Wherein the content of the first and second substances,

and

are determined by equations (41) and (42).

The derivation process is similar to the linear case, assuming that

And

we can obtain solutions to problems (58) and (61) as follows.

（64）

（65）

Wherein the content of the first and second substances,

and

is a unit matrix, then a matrix

（66）

（67）

（68）

（69）

The specific algorithm is as follows:

step 2.2.1: given training input matrices A and B, let

，

With appropriate penalty parameters

Obtaining of the compounds of formulae (64) and (65)

、

And a kernel function K.

Step 2.2.2: from formulae (58) and (61)

And

calculating a relaxation variable

And

then obtained from the formulae (43) and (44)

And

wherein

，

。

Step 2.2.3: by using

And

finding solutions of equations (64) and (65)

And

。

step 2.2.4: constructing a decision as

（70）

Wherein the content of the first and second substances,

is an absolute value.

3. Comparison of the improved support vector machine of the present invention with a conventional twin vector machine

Twin Support Vector Machine (TSVM) is an effective classifier, especially for binary data, defined by the square of the norm distance in the objective lens. It is well known that norm distances are susceptible to outliers, which can lead to errors. The improved algorithm of the invention improves the precision of the test result under the condition of noise and no noise, and has robustness in multi-classification problems.

3.1 testing with dataset Australian

The number of samples of dataset Australian is 690, the data dimension is 14. Fig. 3 is generated by testing the original algorithm TSVM on the dataset Australian, fig. 3 is a description of the change of the classification accuracy of the original algorithm TSVM on the dataset Australian with the adjustment parameter, the red line in fig. 3 represents the change of the classification accuracy with the adjustment parameter under the noise-free condition, the optimal performance of the algorithm is only 77.81251%, the blue line represents the change of the classification accuracy with the adjustment parameter under the noise condition, and the optimal performance of the algorithm is only 95.625025%.

Fig. 4 is a result of a test of the improved algorithm on the dataset Australian of the present invention, which is a description of the change of the classification accuracy of the improved algorithm on the dataset Australian with the adjustment parameter, a red line in fig. 4 shows the change of the classification accuracy with the adjustment parameter under the noise-free condition, the optimal performance of the algorithm is improved to 93.12505%, a blue line shows the change of the classification accuracy with the adjustment parameter under the noise condition, the optimal performance of the algorithm is improved to 96.87505%, the accuracy of the algorithm under both conditions is higher than that of a graph represented by the conventional algorithm, and the improvement is more significant particularly under the noise condition. While under noisy conditions, optimal at C =0.5, the time complexity rate under noisy conditions is reduced compared to the red line of fig. 3 (optimal at C = 1).
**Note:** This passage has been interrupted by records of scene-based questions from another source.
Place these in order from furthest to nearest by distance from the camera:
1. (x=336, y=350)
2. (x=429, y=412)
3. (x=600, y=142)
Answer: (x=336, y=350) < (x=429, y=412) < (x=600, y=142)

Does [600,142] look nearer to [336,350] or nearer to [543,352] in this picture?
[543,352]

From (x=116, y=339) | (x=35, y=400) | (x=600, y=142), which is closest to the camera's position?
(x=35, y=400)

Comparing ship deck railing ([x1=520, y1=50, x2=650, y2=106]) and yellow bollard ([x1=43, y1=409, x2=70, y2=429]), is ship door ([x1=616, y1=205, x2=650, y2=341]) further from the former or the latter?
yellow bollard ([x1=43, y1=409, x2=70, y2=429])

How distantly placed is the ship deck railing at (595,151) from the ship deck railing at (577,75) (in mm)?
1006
3.2 testing with dataset Blood

The number of samples in the dataset Blood is 748 and the data dimension is 4. Fig. 5 is a graph generated by testing the original algorithm TSVM on the data set Blood, fig. 5 is a description of the classification accuracy of the original algorithm TSVM on the data set Blood as a function of the tuning parameter, a red line in the graph represents the classification accuracy as a function of the tuning parameter under a noise-free condition, the optimal performance of the algorithm is only 76.8751%, a blue line represents the classification accuracy as a function of the tuning parameter under a noise condition, and the optimal performance of the algorithm is only 93.4375%.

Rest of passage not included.